The sweeping tax overhaul up for final passage in Congress this week doesn’t make any changes in healthcare rules or taxes for employees, but its repeal of the requirement that all individuals carry health insurance could result in higher premiums.

To prevent market destabilization and the estimated 10% hikes that officials believe will be the result of individuals fleeing the health insurance marketplace, employer and business groups are turning their attention to other bills that could ease the disruption.

They are also hoping to win repeal of the Affordable Care Act’s so-called Cadillac tax, a 40% surcharge scheduled to take effect in 2020 on the most expensive employer-sponsored health insurance plans, as well as all the “pay or play” requirement on businesses.

A new bill by Republican Reps. Mike Kelly of Pennsylvania and Devin Nunes of California would provide some relief by delaying both.

ACA Challenges

American Benefits Council President James Klein called the legislation a “helpful step,” and said his group looks “forward to working with them to enact legislation fully repealing the harmful 40% ‘Cadillac tax’ and the burdensome employer mandate.

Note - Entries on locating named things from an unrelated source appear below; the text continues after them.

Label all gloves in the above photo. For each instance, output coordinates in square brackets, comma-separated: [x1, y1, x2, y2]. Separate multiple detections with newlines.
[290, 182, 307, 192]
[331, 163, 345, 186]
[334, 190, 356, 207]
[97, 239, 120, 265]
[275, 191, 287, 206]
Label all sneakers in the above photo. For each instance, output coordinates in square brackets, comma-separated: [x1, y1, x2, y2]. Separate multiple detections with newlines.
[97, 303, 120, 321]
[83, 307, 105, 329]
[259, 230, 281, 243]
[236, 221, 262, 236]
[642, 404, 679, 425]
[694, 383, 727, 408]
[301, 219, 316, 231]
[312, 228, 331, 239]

“As we noted in our Dec. 8 letter to Congress, if tax reform legislation repeals ACA’s individual mandate penalties — as it seems poised to do — it is essential that it also provide relief from the employer mandate penalties,” Klein said. “Employers are already receiving enforcement notices from the IRS, requiring employers to review complex reporting and respond within extremely short deadlines, making relief an urgent necessity.”

Also see: "How the GOP tax bill could affect small business 401(k)s."

Klein said that with the instability in the individual insurance market, “it is crucial that lawmakers protect the employer-sponsored system covering more than 178 million Americans.”

They will also be pushing for passage of other measures to help minimize the expected fallout from the individual mandate repeal, including a bipartisan health reform bill by Sens. Patty Murray (D-Wash.) and Lamar Alexander (R-Tenn.) that would fund for two years the subsidies that reduce costs for low income individuals.

The administration has cut off making those payments because they never were explicitly appropriated by Congress.

Although the Congressional Budget Office has said the resumption of those subsidies would do little to change the number of individuals who have insurance, Klein says it will help, and that it and other steps will be need to be taken quickly to minimize disruption to the marketplace if the tax bill passes.